Separadamente, os quatro já vinham mantendo conversas sobre a possibilidade de se unirem na sucessão à Mesa Diretora da Câmara. A expectativa era que hoje o grupo começasse a costurar um acordo e definir uma estratégia para a disputa, que deve ter o deputado Arthur Lira (PP-AL), líder do Centrão, como candidato do Palácio do Planalto.

Com a suspeita de contaminação de Bivar, o encontro entre os líderes pode acontecer na próxima semana. Segundo apurou o Broadcast/Estadão, as definições, no entanto, só devem ocorrer após o fim do segundo turno das eleições municipais. A avaliação é que o melhor é esperar situações como a do Rio de Janeiro, onde Republicanos disputa a prefeitura com o DEM, serem resolvidas.

Pereira e Baleia são nomes cotados para sucessão de Maia. O presidente do MDB tem o apoio de Maia para se candidatar, enquanto Pereira aparece como um nome do Centrão, em uma disputa de espaço com Lira, e que tem ganhado a simpatia da oposição.
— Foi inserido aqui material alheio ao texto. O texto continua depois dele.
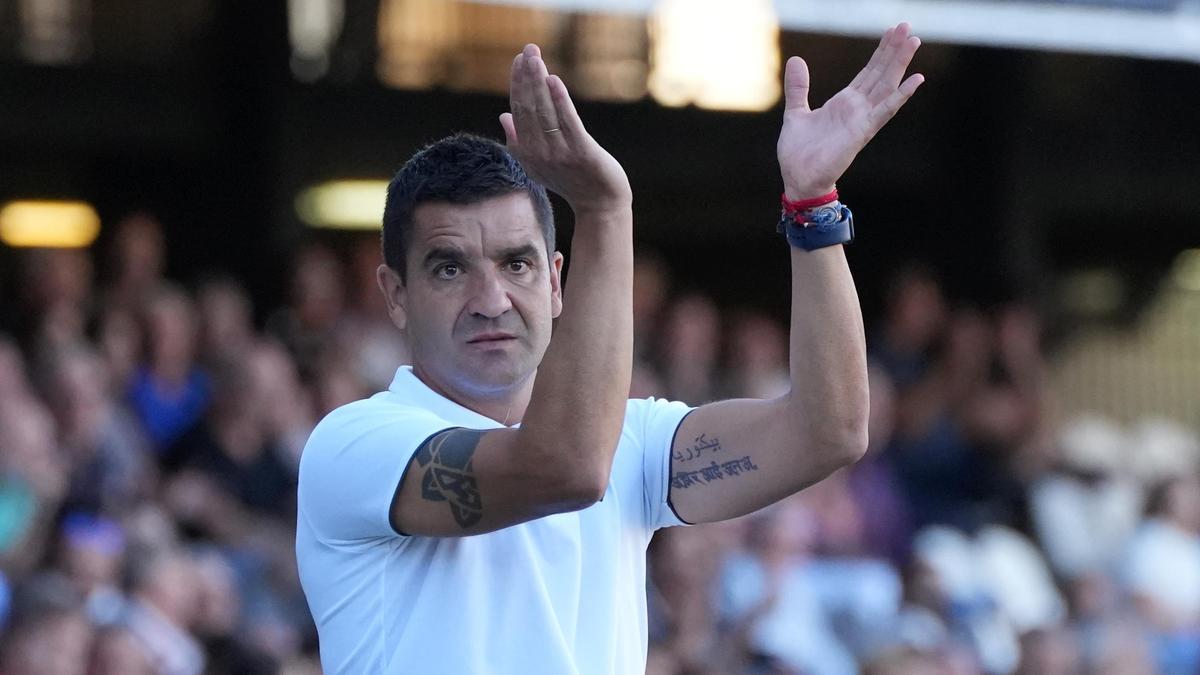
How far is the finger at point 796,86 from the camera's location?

Nenhum deles assume ser candidato ainda.

Bivar também passou a ser cogitado como um nome para a disputa da Presidência da câmara. Em entrevista ao Estadão, o presidente do PSL admitiu as conversas com Maia e disse que se manter na estrutura da Câmara é essencial para o fortalecimento da legenda. Atualmente, é o segundo vice-presidente da Casa.
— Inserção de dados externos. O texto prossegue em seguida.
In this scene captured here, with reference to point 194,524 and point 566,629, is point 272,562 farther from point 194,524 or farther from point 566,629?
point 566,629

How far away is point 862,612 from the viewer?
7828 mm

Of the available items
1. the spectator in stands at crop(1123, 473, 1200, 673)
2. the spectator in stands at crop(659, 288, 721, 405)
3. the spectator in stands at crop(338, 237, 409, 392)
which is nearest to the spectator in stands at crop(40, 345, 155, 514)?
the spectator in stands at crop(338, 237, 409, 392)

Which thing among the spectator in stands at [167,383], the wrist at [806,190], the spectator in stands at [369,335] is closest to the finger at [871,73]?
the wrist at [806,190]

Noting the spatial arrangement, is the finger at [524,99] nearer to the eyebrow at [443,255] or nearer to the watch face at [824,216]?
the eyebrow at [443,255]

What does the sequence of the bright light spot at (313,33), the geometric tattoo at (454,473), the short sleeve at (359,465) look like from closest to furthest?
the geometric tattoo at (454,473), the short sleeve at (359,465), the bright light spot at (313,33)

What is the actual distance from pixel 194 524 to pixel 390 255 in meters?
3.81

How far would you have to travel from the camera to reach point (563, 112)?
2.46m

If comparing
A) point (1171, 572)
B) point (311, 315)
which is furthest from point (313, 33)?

O cenário da Câmara, hoje, se divide basicamente em três grandes forças políticas. A primeira é a do Centrão, com os partidos da base do governo, liderados por Lira. Formalmente, ele coordena na Câmara o grupo regimental composto por PL, PP, PSD, Solidariedade e Avante, com o total de 135 deputados. Siglas como Republicanos, Pros, PSC, Patriota e PTB (68 deputados) costumam também compor com esse grupo informalmente, formando o chamado “Centrão”

O “núcleo independente” ou “núcleo Maia” tem DEM, PSDB, MDB, Cidadania e parte do PSL (102 deputados). E há ainda a oposição, com PT, PSB, PDT, PSOL e PCdoB com 132 deputados.

Independentemente desses grupos, PSL, Pros e PTB formam outra agremiação formal na Câmara, sob a liderança de Felipe Francischini (PSL-PR).

Os partidos podem compor de várias maneiras para a eleição da Câmara. Estão em jogo também outras funções além da presidência, como a primeira e segunda vice, hoje ocupadas respectivamente por Pereira e Bivar, e quatro postos de secretários.